Spatial relationship records:
— START —
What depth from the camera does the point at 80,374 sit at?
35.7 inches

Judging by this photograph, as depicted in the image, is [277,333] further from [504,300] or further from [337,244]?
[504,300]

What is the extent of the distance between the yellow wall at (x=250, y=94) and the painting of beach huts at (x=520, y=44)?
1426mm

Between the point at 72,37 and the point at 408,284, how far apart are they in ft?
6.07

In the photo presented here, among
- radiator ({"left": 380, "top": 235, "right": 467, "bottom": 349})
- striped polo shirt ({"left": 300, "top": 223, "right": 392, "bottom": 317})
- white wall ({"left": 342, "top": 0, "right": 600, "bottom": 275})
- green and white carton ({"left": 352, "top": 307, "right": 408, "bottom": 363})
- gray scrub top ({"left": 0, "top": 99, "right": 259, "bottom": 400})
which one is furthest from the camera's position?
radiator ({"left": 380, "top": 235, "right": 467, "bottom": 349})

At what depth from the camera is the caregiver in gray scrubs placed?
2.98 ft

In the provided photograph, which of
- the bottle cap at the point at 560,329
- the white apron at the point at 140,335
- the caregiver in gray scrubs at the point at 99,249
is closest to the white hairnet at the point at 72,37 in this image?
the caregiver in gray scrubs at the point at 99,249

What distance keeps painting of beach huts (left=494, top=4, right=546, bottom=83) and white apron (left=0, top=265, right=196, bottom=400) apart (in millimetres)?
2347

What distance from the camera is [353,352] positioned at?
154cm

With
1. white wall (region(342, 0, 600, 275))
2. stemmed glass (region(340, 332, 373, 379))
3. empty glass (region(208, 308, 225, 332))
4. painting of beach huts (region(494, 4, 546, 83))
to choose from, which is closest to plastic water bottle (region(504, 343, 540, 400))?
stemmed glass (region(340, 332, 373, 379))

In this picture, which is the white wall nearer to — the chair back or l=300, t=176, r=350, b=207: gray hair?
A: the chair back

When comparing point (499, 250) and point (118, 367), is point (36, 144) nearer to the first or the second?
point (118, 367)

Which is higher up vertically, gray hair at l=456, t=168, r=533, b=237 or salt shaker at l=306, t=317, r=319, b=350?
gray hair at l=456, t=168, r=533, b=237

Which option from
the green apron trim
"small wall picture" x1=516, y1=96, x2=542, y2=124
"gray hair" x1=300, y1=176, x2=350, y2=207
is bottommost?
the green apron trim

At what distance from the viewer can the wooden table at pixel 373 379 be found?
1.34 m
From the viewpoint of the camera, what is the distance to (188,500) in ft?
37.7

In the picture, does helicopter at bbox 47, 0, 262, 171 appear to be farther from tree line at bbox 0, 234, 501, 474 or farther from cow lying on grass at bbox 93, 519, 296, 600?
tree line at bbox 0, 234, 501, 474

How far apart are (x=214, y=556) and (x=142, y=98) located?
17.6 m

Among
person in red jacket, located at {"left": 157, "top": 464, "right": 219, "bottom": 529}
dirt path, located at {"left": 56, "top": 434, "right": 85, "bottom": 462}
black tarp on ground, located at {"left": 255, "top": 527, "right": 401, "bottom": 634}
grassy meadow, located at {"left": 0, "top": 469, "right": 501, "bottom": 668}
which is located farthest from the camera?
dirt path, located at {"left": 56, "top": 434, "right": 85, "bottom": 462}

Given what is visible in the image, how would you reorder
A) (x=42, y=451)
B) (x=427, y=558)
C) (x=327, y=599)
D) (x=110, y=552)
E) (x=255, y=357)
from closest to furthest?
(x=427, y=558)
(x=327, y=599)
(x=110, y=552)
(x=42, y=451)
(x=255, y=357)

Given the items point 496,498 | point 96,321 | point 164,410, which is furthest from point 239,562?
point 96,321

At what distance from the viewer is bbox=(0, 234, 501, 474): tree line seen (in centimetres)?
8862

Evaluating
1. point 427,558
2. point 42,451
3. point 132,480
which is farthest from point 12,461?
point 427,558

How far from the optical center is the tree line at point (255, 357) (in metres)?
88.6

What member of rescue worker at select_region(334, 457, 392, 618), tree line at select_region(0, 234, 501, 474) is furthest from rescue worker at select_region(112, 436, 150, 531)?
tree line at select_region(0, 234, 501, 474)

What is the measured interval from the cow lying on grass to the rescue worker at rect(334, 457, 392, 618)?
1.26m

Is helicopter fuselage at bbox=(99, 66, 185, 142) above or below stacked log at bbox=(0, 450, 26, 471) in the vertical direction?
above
— END —
Given exercise:
Reproduce word for word the stretch of rows above, from the line containing "From the viewpoint" through the end of the rows, with both ends included.

Solution to this task:
From the viewpoint of the camera, what is the distance to (188,500) in ft?
37.7

In the picture, does helicopter at bbox 47, 0, 262, 171 appear to be farther from tree line at bbox 0, 234, 501, 474 or farther from cow lying on grass at bbox 93, 519, 296, 600?
tree line at bbox 0, 234, 501, 474

How far apart are (x=214, y=556) and (x=142, y=98) located?
17.6 m

Among
person in red jacket, located at {"left": 157, "top": 464, "right": 219, "bottom": 529}
dirt path, located at {"left": 56, "top": 434, "right": 85, "bottom": 462}
black tarp on ground, located at {"left": 255, "top": 527, "right": 401, "bottom": 634}
grassy meadow, located at {"left": 0, "top": 469, "right": 501, "bottom": 668}
which is located farthest from the camera?
dirt path, located at {"left": 56, "top": 434, "right": 85, "bottom": 462}

Given what is visible in the image, how would you reorder
A) (x=42, y=451)
B) (x=427, y=558)
C) (x=327, y=599)
D) (x=110, y=552)
E) (x=255, y=357)
from closest to furthest?
(x=427, y=558)
(x=327, y=599)
(x=110, y=552)
(x=42, y=451)
(x=255, y=357)

Given the items point 496,498 | point 96,321 | point 164,410, which is furthest from point 239,562?
point 96,321

At what distance from the viewer is bbox=(0, 234, 501, 474): tree line seen (in centimetres)?
8862

Evaluating
1. point 427,558
2. point 42,451
3. point 132,480
which is farthest from point 12,461?
point 427,558

How far from the optical center is the tree line at point (255, 357) (in metres)?
88.6

What member of rescue worker at select_region(334, 457, 392, 618), tree line at select_region(0, 234, 501, 474) is furthest from rescue worker at select_region(112, 436, 150, 531)?
tree line at select_region(0, 234, 501, 474)

What is the measured interval from the cow lying on grass to the rescue worker at rect(334, 457, 392, 618)?
1.26m

Is helicopter fuselage at bbox=(99, 66, 185, 142) above or below stacked log at bbox=(0, 450, 26, 471) in the vertical direction?
above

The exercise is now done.